This year’s Geneva Motor Show has seen a good concentration of new supercar introductions. Lamborghini unveiled the new Aventador LP700-4, a successor to the Murcielago LP-670-4 SuperVeloce, and Pagani took the wraps off the Huayra.
German manufacturer Gumpert is taking its turn now with the Tornante. The Tornante succeeds the Apollo supercar that debuted in 2005. Like Pagani, Gumpert focuses on delivering a more refined experience with increased performance.
The Tornante is definitely more aesthetically pleasing than its Apollo forebear. Gumpert worked with Italian coachbuilding manufacturer Touring Superleggera on the car’s design.
The Apollo was a very over-the-top and in-your-face design with many different surface elements going on. The Tornante gets a smoothened out appearance that improves aerodynamics and reduces visual busyness.

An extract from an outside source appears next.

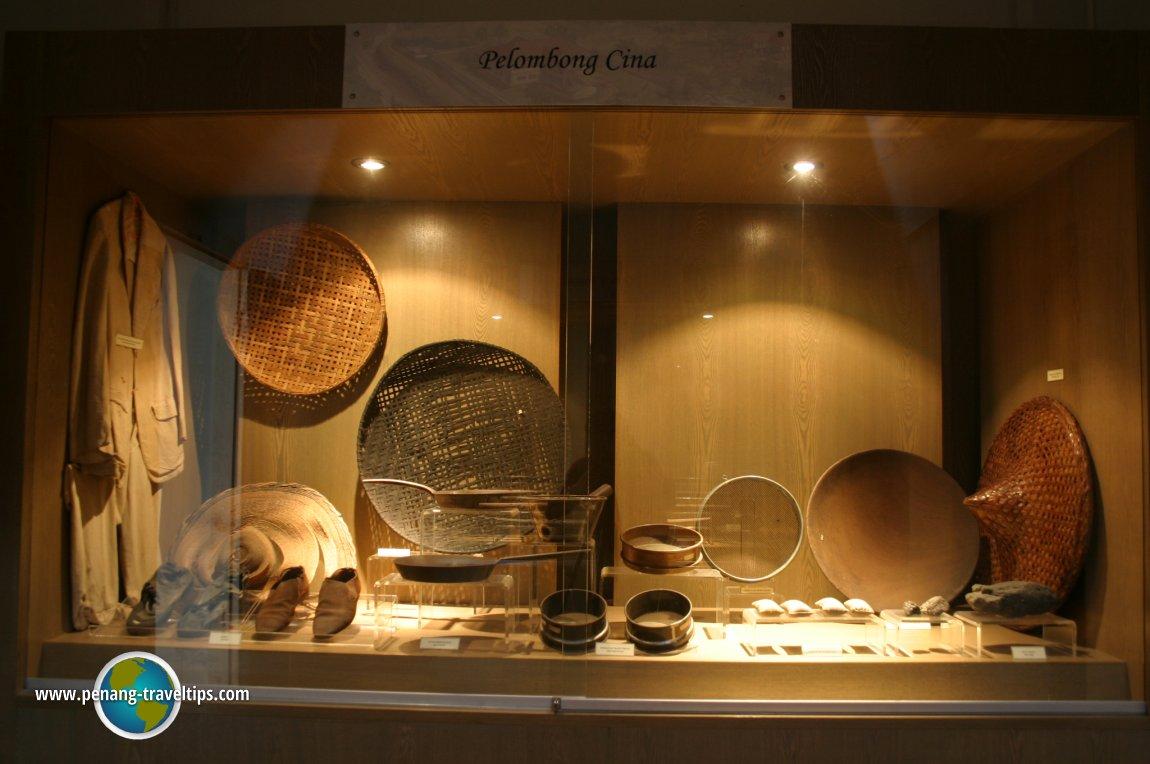 Chinese tin miners' belongings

Up front there is a large grille with redesigned front intakes working in concert with smaller, more modern headlamps. Key elements from the Apollo like the cabin-mounted rear view mirrors and gull-wing doors remain.

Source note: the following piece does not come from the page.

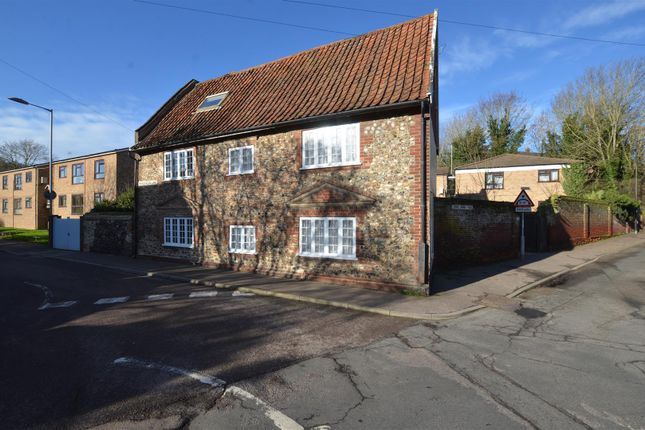 Thumbnail Detached house for sale in Long John Hill, Norwich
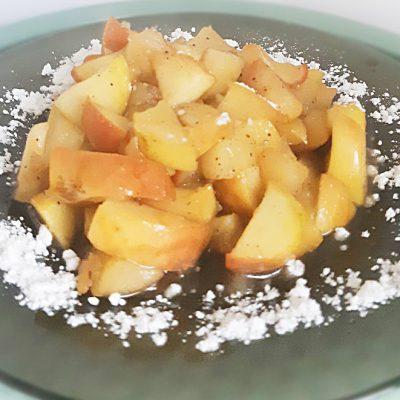 Жареные яблоки в карамели - рецепт с фото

A smoothened body shoulder runs to the rear of the car, turning into large, flowing haunches. The rear gives of a bit of an old Corvette vibe, with dual taillights at each corner and a split rear window. The car’s main inspiration overall seems to be taken from aviation.

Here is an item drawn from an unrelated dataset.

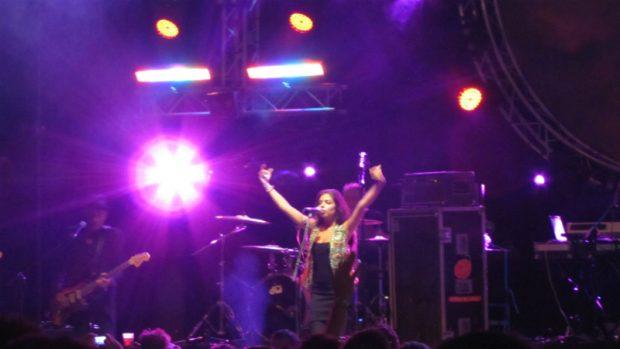 La hija de Enrique y hermana de Estrella, Soleá Morente, durante una actuación en 2013 en el festival Sonorama.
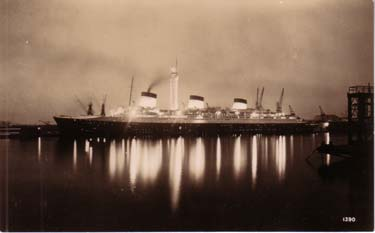 PAQUEBOT S.S. NORMANDIE - CARTE PHOTO ANGLETERRE GLACEE - EDITEUR : REAL PHOTOGRAPHS - LIVERPOOL - Réf. SITE : REALE 2-1390 PSB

The Superleggera (Italian for “super light”) in Touring Superleggera is definitely in full effect for the Tornante. The body is made from composite, with a chrome-molybdenum steel space frame and a carbon fiber monocoque.
Official performance specifications have yet to be released, but the car sticks with Audi-sourced power, using the Apollo’s 4.2-liter twin-turbo V-8.
Gumpert, of course, did some reengineering that results in a power output of 700 horsepower and 663 pound feet of torque. The engine is mated to a six-speed automatic.
The Tornante is set to go on sale in 2012, and the company says an even more powerful performance version in the works, planned for a launch around the same time.